In my view, in Mahima's case, her dependence on her husband wasn't healthy because it stems from a lack of self-belief and autonomy. For a relationship to be truly balanced, both partners need to feel confident and capable on their own, however, Mahima struggled to believe in herself and always looked to her husband for confidence and direction.

5. Depends on Her Husband's Encouragement

What if Mahendra never had that conversation with his mother and never came back to Mahima? Would Mahima be able to sustain that match? Could she play for India? Or, even worse, could she continue living in a relationship with Mahendra after he broke her trust? She would likely need someone's support to manage all of this, right?

Social norms often pressure women to conform and rely on their husbands. For example, in one scene, Mahima’s father-in-law questions her choices, saying, "She was a good doctor, smart, and now look what she's doing." Her mother-in-law responds, "Whatever she does, whether she jumps into a well or anything else, she's doing it with her husband."

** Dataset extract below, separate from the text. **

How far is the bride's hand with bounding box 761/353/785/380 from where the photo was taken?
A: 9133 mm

Why did it sound like a woman having her own agency is only acceptable when her husband is with her? It highlights how societal expectations can stifle a woman's independence and make her overly reliant on her partner. Sharan Sharma wanted to portray a woman who learns about agency, regains it, and succeeds in life. Mahima succeeded, but did she become confident enough to listen only to herself now? No. Did she regain full agency over her life and will now choose herself every time without feeling guilty? Absolutely not. The actors were exceptional in their roles, which is why the film truly connected and left us with unanswered questions.